Getting and Interpreting Results

  1. Opening the result window:
  • GUI: Press Start Task under Execution Controls to run the experiment. The task will vary in the amount of time it takes depending on the size of the data set and what learner and splitter you choose. When the task is finished, the error rates will appear in the output text area along with the total time it took to run the experiment.
  • Command Line: specify –showResult (this is for seeing the graphical result, if this option is not set, only the basic statistics of the task will be seen).
  1. Once the experiment is completed, click the View Results button in the Execution Controls section to see detailed results in the GUI. The window will automatically appear if the –showResult option was specified on the command line. The Test Partition tab shows the testing examples in the top left, the classifier in the top right, the selected test example's features, source, and subpopulation in the bottom left, and the explanation for the classification of the selected test example in the bottom right (expand the tree to see the details of the explanation).

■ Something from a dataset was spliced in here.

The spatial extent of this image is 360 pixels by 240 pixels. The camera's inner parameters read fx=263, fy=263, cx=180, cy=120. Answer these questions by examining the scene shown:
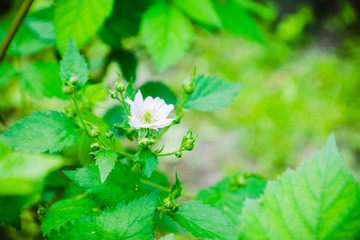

  2. Click on the Overall Evaluation tab at the top and the Summary tab below that to view your results. The summary tab shows you the results that were printed in the output window when you ran the experiment (it shows you the numbers like error rate and F1). The Precision/Recall tab shows you the graph of recall vs. precision for this experiment. The Confusion Matrix tab shows you how many things the classifier predicted as positive that are positive and how many that it predicted as positive that are negative and vice versa.

  3. Press the Clear Window button to clear all output from the output and error messages window.